Darcy Corbitt sitting in front a massive tree, looking forward and with fingers interlaced in front of her.

Corbitt v. Taylor

Location: Alabama
Status: Ongoing
Last Update: July 17, 2024

What's at Stake

The American Civil Liberties Union and ACLU of Alabama filed a federal law suit against officials of the Alabama Law Enforcement Agency (ALEA) for depriving transgender people of driver licenses that reflect their gender. The lawsuit states that the Alabama government has violated the privacy, due process, free speech, and equal protection rights of Darcy Corbitt, Destiny Clark, and a third, unnamed plaintiff.

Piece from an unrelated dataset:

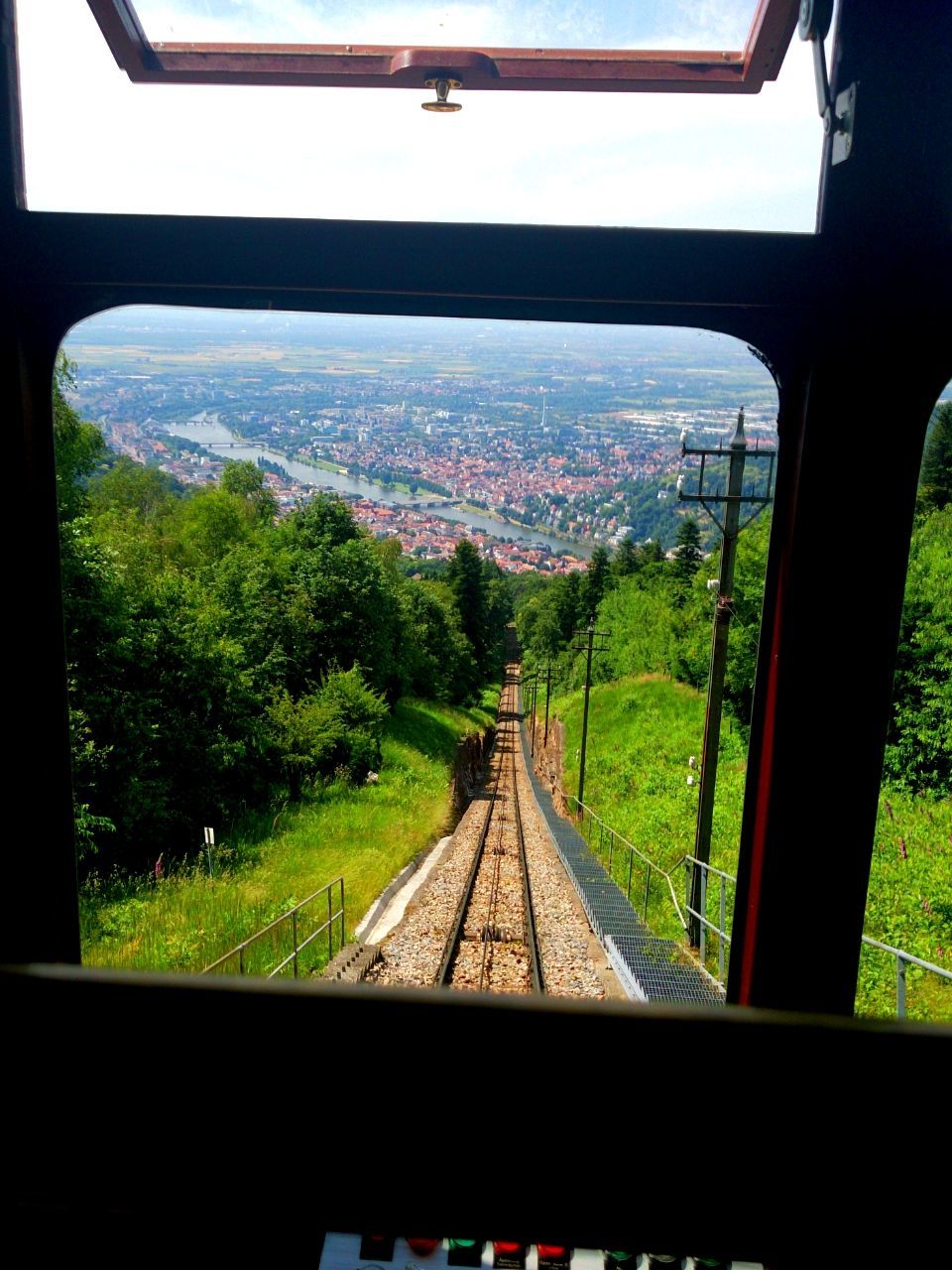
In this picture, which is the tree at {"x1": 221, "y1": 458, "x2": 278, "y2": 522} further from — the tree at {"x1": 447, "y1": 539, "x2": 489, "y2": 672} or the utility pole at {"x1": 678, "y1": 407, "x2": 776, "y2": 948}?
the utility pole at {"x1": 678, "y1": 407, "x2": 776, "y2": 948}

Currently, transgender Alabamans may only change their gender marker on a driver license if they have had certain gender-affirming surgery. This policy makes it impossible for most transgender people in Alabama to obtain a license that they can use without sacrificing their privacy, safety, health, autonomy, and dignity.

Gender-affirming surgery is an important form of health care that many transgender people want and need. Many other transgender people do not want or need it, though—and some who do cannot afford it. Transgender people’s gender identities are valid regardless of what health care they have had, and the government has no justification for meddling in these personal health decisions. Most states and the federal government do not require surgery for changing the gender marker on identification.

People in Alabama typically need their license on a daily basis. Transgender people, unlike others, have to get by without one, or use a license that shows the wrong gender and so puts them at high risk of harassment and violence. That’s discrimination, and it’s wrong.

Update: On January 15, 2021, the district court ruled that Alabama’s refusal to issue accurate drivers licenses to our clients was impermissible sex discrimination and violated the federal constitution. While our clients have now been able to update their licenses, the state has since filed a notice of appeal to the Eleventh Circuit court of appeals, which heard oral argument in this case on March 15, 2022.